Rosa Osegueda will be one of the college-aged teachHOUSTON students in attendance at the SEFH next month. Osegueda is completing her third year in UH’s teachHOUSTON program, working towards a degree in biology with plans to begin student teaching high school biology, chemistry and physics in spring of 2015. To Osegueda, the opportunity to attend to the upcoming SEFH will be crucial to her preparation as a STEM teacher.
“It is always a very curious thing to attempt to gauge how a high school student may think and learn,” Osegueda said. “By attending this fair, we will be able to have more of a firsthand experience with the methodologies that students enact when conducting research. We will also have exposure to the kinds of questions and topics that interest students. As teachers, we are reminded daily that if a student has a legitimate interest in a topic they will be more interested in the lesson or activities that correlate with the topic.”

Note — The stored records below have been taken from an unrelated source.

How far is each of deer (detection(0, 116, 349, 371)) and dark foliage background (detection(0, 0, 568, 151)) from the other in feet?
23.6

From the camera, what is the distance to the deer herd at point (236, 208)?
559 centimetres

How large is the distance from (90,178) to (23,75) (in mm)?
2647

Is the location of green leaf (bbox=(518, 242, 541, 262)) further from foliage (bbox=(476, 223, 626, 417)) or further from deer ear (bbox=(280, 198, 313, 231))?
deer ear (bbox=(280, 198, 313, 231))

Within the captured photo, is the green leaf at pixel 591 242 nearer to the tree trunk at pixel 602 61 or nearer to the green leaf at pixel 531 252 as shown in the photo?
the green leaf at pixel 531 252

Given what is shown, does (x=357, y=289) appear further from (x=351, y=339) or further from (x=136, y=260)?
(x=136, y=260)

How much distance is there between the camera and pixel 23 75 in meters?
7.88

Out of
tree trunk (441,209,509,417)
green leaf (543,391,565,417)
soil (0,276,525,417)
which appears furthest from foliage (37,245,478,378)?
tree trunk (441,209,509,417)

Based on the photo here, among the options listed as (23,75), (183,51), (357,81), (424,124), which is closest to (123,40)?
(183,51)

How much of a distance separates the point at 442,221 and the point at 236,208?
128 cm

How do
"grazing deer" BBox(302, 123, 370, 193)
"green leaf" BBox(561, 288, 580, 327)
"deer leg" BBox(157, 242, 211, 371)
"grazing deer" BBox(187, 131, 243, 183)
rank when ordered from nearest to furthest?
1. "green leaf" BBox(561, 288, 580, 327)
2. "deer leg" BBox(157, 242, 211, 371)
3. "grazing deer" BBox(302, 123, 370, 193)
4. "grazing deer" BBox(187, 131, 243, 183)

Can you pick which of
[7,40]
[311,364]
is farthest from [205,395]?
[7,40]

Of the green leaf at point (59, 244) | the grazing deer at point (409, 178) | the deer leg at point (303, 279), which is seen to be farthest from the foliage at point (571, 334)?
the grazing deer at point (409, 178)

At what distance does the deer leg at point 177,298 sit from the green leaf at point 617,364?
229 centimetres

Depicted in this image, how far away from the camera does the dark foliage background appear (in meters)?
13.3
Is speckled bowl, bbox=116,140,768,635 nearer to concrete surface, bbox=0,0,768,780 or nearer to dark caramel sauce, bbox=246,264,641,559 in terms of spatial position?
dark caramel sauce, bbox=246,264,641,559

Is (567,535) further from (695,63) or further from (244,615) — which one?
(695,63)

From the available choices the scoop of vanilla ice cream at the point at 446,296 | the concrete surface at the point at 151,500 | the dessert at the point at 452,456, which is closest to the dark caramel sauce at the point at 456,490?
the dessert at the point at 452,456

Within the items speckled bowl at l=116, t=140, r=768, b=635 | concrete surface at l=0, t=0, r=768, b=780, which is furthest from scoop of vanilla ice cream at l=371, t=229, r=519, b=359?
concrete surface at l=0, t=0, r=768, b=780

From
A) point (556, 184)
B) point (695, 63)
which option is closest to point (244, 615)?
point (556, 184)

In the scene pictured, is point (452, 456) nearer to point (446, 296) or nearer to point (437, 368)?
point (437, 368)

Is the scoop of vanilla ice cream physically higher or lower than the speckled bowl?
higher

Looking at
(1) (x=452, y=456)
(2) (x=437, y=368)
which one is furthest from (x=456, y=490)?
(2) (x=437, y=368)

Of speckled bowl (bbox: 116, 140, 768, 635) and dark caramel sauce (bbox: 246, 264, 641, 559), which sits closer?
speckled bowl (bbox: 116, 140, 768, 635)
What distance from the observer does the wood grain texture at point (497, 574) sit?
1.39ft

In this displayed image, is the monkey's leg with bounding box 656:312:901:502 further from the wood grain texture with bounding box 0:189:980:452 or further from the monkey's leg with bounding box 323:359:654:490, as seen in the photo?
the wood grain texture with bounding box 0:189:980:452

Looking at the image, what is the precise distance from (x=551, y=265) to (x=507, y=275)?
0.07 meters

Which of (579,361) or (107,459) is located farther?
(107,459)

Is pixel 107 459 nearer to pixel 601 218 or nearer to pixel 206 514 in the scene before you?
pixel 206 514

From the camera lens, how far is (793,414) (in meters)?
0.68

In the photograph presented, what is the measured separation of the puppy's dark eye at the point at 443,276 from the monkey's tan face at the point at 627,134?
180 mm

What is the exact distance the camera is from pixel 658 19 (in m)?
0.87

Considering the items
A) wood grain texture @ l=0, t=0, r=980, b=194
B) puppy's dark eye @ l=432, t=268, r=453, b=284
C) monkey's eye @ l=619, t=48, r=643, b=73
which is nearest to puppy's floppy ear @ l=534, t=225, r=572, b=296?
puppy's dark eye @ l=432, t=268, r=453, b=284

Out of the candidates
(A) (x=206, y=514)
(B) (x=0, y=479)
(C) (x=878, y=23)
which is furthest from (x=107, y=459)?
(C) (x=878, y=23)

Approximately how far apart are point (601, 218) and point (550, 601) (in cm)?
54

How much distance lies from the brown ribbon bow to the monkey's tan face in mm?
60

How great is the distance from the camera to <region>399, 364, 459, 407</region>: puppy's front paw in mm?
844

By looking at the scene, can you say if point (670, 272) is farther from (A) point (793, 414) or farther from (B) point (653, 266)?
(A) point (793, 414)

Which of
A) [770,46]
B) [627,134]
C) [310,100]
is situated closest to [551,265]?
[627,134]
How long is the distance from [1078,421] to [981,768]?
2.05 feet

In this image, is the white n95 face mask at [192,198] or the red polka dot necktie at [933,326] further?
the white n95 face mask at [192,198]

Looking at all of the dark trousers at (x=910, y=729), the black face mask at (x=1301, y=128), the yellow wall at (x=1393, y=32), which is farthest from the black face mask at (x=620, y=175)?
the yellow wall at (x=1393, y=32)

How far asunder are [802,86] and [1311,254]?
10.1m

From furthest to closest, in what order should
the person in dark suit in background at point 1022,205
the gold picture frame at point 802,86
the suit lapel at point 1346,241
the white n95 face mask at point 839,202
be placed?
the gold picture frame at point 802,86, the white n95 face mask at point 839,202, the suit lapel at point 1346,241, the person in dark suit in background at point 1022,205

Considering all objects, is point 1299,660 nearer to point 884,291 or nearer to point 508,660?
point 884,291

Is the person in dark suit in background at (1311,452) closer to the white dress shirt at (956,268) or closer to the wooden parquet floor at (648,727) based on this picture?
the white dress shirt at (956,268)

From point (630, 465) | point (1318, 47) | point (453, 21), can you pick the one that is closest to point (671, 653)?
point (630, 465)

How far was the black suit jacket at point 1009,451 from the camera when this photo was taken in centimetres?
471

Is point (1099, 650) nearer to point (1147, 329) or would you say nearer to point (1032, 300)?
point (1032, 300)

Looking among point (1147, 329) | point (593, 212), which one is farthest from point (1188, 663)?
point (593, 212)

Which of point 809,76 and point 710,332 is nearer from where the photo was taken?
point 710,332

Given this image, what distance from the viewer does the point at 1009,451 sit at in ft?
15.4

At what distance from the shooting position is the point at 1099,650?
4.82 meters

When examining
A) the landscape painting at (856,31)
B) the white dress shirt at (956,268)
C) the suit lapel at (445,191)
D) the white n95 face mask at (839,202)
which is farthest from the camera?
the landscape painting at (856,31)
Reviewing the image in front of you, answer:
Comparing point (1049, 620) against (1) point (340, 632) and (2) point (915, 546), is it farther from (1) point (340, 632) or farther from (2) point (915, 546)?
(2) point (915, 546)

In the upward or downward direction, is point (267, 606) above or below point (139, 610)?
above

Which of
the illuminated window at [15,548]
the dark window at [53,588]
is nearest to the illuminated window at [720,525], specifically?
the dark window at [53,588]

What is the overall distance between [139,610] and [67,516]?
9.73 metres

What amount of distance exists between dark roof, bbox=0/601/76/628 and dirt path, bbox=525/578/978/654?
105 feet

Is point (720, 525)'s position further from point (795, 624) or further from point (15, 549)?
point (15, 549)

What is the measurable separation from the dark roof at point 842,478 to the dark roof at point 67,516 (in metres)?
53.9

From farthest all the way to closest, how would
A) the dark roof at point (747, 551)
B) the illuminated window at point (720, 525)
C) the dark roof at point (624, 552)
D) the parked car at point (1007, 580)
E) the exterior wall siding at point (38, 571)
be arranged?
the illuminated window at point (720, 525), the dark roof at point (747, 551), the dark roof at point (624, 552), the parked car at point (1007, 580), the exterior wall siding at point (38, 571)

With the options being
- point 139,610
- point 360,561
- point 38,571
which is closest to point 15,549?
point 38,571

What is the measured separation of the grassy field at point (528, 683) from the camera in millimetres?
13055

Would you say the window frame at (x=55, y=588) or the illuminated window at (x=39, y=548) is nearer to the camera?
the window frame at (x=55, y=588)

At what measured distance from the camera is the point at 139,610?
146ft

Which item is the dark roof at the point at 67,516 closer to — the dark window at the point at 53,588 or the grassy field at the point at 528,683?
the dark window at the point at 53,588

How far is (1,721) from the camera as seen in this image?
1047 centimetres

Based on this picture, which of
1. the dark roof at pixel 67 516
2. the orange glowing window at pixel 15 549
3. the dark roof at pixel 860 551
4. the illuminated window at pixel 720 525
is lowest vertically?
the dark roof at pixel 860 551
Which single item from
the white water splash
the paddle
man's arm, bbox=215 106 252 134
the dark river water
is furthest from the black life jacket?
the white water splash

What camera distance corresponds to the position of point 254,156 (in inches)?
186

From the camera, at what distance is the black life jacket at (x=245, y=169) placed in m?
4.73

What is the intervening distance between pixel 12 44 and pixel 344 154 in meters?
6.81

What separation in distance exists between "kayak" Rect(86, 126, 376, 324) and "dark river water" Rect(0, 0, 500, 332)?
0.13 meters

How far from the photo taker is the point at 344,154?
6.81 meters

Moreover, Osegueda said, a lack of exposure to STEM is often to blame for both students’ and teachers’ lack of interest in the subjects. “The lack of exposure to STEM research, fairs, and STEM professionals are some of the reasons for which many students aren’t as interested in these fields, as opposed to their interest in becoming a professional football, basketball, or baseball player.”
“In preparing to be a STEM teacher…it is of utmost importance to be exposed to every possible aspect of STEM research, whether it is the lab portion, the teaching portion, or the role of the student,” Osegueda continued. “The fair will also help us think of new ways to introduce certain topics into our classroom.”
Beyond the obvious benefit of increasing both students’ and teachers’ exposure to STEM fields, Bott sees UH’s involvement in the Science and Engineering Fair of Houston as a win-win for everyone involved. “It’s wonderful for the kids competing in the fair to get exposed to a university and it’s wonderful for our university and our students to have them exposed to us, and to be exposed to them. teachHOUSTON is one of the premiere programs at UH for getting into greater Houston classrooms and inspiring young students into the STEM fields, and hopefully bringing them back to our campus for college where they can progress in their science and math education. It just makes sense.”